(M. Cecchini) – I matrimoni d’interesse a volte funzionano benissimo, e senza che nessuno se ne scandalizzi. Stavolta, però, quello tra la Roma e Zemannon sembra avere un lieto fine all’orizzonte, visto che il boemo è stretto nella morsa fabbricata dai risultati deludenti e da un feeling con la società mai sbocciato davvero, se non al momento della campagna abbonamenti che portò 25.000 tessere e circa 10 provvidenziali milioni in cassa. Altrove leggete che la dirigenza oggi si confronterà col boemo e vedrà se sarà il caso di affidarsi subito al tandem composto da Malesani e Sella (allenatore giallorosso in Champions League a Madrid nella stagione 2004-05 in un rocambolesco 4-2 a favore del Real dopo che la Roma era in vantaggio per 0-2, ndr) anche se il match col Cagliari è previsto tra soli 4 giorni, oppure allungare la convivenza fino a fine stagione, dove il contratto (fino al 2014) non sarà onorato per inseguire lo stimato Allegri.

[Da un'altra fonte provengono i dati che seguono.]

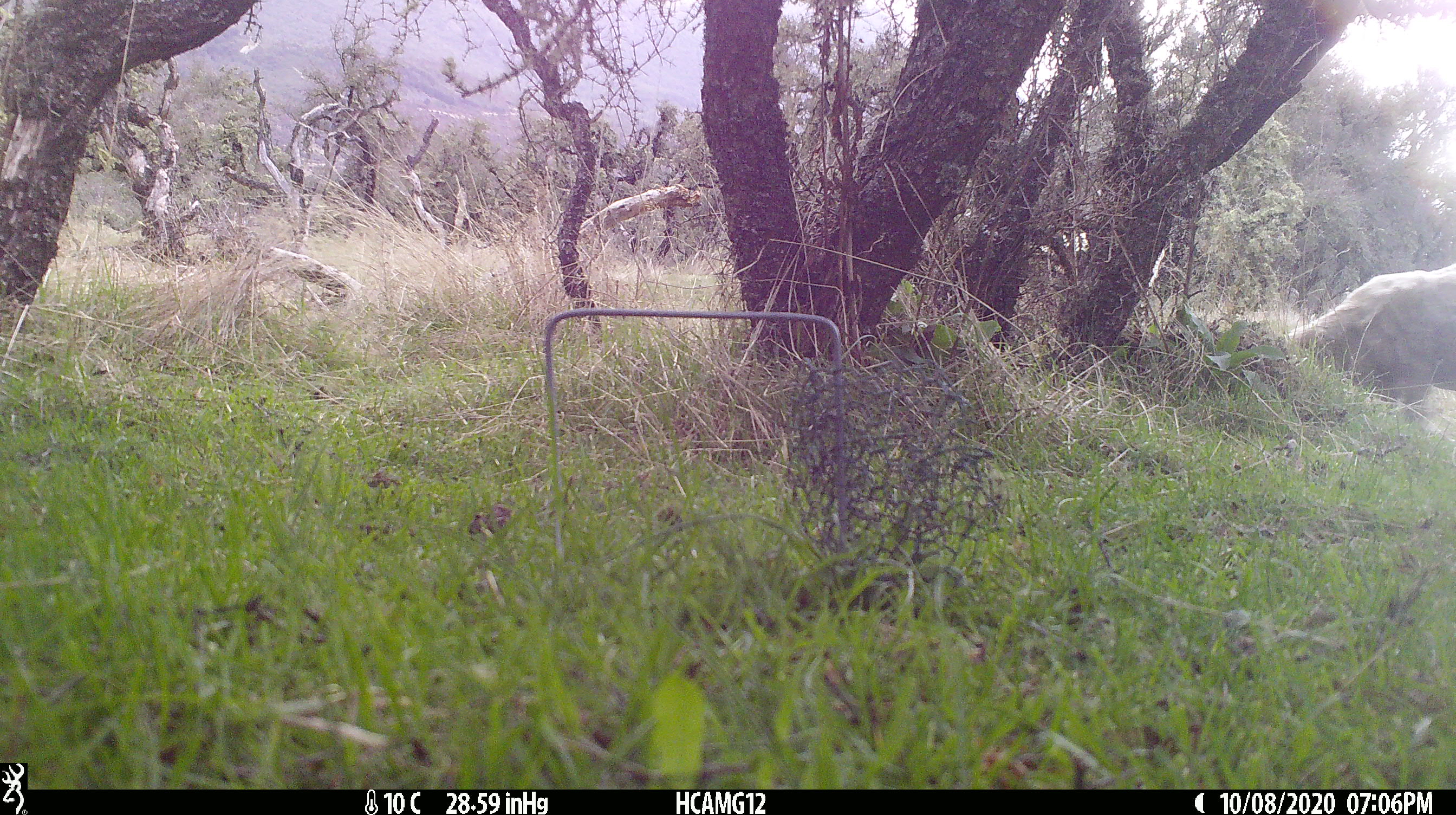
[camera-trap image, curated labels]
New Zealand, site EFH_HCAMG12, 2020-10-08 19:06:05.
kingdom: Animalia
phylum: Chordata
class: Mammalia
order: Artiodactyla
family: Bovidae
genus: Ovis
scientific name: Ovis aries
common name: domestic sheep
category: sheep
Sheep (domestic sheep) (Ovis aries).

Spogliatoio Sarebbe sbagliato, però, criticare tutta la gestione zemaniana. Detto che la società e tutti gli osservatori ritengono inconcepibile che una rosa come questa (che in due anni ha fatto sborsare sul mercato al tandem Pallotta-UniCredit circa 70 milioni) sia ottava in classifica, il boemo ha valorizzato giovani come Lamela e Marquinhos, rigenerando fisicamente capitan Totti e segnando tantissimo. I gossip dello spogliatoio, però, raccontano come i calciatori, saputo dell’arrivo di Zeman, abbiano capito come la dirigenza non puntava a vincere, e questo ha forse creato qualche alibi psicologico. Non solo. Come sta emergendo adesso, la gestione del tecnico è apparsa antiquata.Allenamenti demodé, poco dialogo, poca crescita tecnica, poca sintonia con lo staff medico, la scelta di Goicoechea, per non parlare del poco feeling coi calciatori, a partire da De Rossi ma non solo (i brasiliani, ad esempio).
Questione di carisma Luis Enrique non era perfetto, ma i giocatori lo adoravano e, grazie al curriculum da calciatore, lo consideravano un potenziale vincente. Zeman, invece, appare un cacciatore di alibi: gli arbitri, il terreno di gioco e, soprattutto, gli errori dei giocatori. Come dire, l’autocritica non fa parte del bagaglio che mostra nello spogliatoio. E questo alla lunga conta e conterà durante tutta questa lunga settimana. Soprattutto se la dirigenza pare non tollerare più parole in fuorigioco. Impressioni? Se arriverà il divorzio, meglio preparare gli antidoti, perché i veleni non mancheranno.